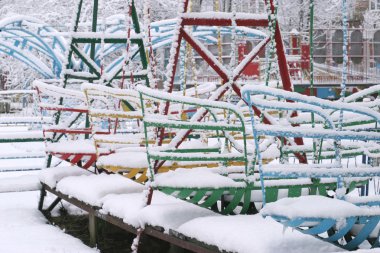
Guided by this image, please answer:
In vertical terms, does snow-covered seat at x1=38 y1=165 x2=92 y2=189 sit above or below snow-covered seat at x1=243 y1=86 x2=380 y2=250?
below

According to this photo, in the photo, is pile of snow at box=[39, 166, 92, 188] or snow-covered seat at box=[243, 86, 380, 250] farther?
pile of snow at box=[39, 166, 92, 188]

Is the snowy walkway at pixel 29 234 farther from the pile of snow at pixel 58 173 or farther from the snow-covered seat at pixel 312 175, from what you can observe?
the snow-covered seat at pixel 312 175

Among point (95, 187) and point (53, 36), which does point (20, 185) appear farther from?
point (53, 36)

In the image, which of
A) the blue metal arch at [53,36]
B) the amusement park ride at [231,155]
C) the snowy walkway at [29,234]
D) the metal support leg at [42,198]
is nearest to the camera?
the amusement park ride at [231,155]

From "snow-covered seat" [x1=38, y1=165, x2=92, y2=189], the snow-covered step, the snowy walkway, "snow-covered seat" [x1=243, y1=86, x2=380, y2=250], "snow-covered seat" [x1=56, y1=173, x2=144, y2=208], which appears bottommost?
the snowy walkway

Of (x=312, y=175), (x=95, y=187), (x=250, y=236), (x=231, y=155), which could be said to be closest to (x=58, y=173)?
(x=95, y=187)

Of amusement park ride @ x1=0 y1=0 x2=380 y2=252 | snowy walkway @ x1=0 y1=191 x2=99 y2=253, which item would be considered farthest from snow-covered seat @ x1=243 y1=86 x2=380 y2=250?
snowy walkway @ x1=0 y1=191 x2=99 y2=253

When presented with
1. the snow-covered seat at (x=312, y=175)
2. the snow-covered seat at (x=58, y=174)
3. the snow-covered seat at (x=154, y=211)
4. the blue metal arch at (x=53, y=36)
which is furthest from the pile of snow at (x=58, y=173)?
the blue metal arch at (x=53, y=36)

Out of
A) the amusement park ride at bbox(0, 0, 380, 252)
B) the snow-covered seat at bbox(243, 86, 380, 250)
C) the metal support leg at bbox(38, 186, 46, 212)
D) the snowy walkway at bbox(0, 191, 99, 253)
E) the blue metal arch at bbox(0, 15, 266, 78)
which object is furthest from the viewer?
the blue metal arch at bbox(0, 15, 266, 78)

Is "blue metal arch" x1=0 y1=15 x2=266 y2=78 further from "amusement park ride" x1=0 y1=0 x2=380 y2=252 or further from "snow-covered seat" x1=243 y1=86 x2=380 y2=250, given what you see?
"snow-covered seat" x1=243 y1=86 x2=380 y2=250

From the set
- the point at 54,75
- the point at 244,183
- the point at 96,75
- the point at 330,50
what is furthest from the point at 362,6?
the point at 244,183

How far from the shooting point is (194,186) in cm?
354

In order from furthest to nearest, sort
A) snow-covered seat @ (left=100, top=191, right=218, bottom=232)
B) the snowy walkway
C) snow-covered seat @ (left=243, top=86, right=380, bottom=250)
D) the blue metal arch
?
the blue metal arch
the snowy walkway
snow-covered seat @ (left=100, top=191, right=218, bottom=232)
snow-covered seat @ (left=243, top=86, right=380, bottom=250)

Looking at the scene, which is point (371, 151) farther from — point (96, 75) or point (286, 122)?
point (96, 75)
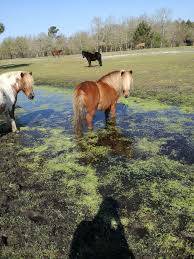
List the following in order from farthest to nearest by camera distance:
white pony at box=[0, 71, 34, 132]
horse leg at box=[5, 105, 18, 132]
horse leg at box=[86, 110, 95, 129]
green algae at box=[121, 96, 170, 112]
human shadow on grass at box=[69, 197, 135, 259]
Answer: green algae at box=[121, 96, 170, 112]
horse leg at box=[5, 105, 18, 132]
white pony at box=[0, 71, 34, 132]
horse leg at box=[86, 110, 95, 129]
human shadow on grass at box=[69, 197, 135, 259]

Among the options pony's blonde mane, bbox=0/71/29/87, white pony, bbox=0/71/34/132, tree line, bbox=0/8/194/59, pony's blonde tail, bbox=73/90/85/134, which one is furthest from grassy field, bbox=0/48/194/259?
tree line, bbox=0/8/194/59

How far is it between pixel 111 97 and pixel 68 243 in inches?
246

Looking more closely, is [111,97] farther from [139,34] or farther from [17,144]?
[139,34]

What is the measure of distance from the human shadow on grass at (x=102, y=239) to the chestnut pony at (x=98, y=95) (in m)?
4.34

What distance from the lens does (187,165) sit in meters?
6.86

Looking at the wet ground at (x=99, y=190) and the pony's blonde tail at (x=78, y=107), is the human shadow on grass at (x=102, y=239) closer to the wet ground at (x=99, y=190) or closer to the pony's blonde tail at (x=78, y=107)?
the wet ground at (x=99, y=190)

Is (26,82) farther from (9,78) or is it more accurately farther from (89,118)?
(89,118)

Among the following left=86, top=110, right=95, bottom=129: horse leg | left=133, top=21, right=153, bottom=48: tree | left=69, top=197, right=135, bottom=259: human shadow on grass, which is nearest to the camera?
left=69, top=197, right=135, bottom=259: human shadow on grass

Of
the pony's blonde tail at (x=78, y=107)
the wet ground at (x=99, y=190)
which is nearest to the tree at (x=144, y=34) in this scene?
the wet ground at (x=99, y=190)

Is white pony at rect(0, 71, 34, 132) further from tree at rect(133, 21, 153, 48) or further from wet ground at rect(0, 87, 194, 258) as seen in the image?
tree at rect(133, 21, 153, 48)

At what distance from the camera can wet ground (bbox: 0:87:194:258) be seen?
14.8ft

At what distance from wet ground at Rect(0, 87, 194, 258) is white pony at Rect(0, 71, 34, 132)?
83 centimetres

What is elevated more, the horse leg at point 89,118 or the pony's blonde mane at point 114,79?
the pony's blonde mane at point 114,79

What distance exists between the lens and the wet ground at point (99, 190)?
14.8 feet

§ **Written problem**:
Print only the lines from the one with "What distance from the lens" to the end of the records, both included.

§ **Full solution**:
What distance from the lens does (187,165) sit in meters?
6.86

Looking at the wet ground at (x=99, y=190) and the pony's blonde tail at (x=78, y=107), is the human shadow on grass at (x=102, y=239) closer to the wet ground at (x=99, y=190) or closer to the pony's blonde tail at (x=78, y=107)?
the wet ground at (x=99, y=190)

Is (26,82) farther from (9,78) or is it more accurately farther from (89,118)?
(89,118)

Among the following left=86, top=110, right=95, bottom=129: horse leg | left=133, top=21, right=153, bottom=48: tree | left=69, top=197, right=135, bottom=259: human shadow on grass, which is nearest to the camera?
left=69, top=197, right=135, bottom=259: human shadow on grass

Of
the pony's blonde tail at (x=78, y=107)
the wet ground at (x=99, y=190)
which is nearest to the tree at (x=144, y=34) in this scene?
the wet ground at (x=99, y=190)

Is white pony at rect(0, 71, 34, 132) further from tree at rect(133, 21, 153, 48) or further from wet ground at rect(0, 87, 194, 258) as seen in the image?
tree at rect(133, 21, 153, 48)

At what distance from the camera can wet ground (bbox: 0:87:194:258) be seen?
14.8ft

At what distance from wet ground at Rect(0, 87, 194, 258) is white pony at Rect(0, 71, 34, 132)?
83 centimetres

What is elevated more, the horse leg at point 89,118 or the pony's blonde mane at point 114,79?
the pony's blonde mane at point 114,79

What distance exists between the lens and the wet ground at point (99, 190)?
14.8 feet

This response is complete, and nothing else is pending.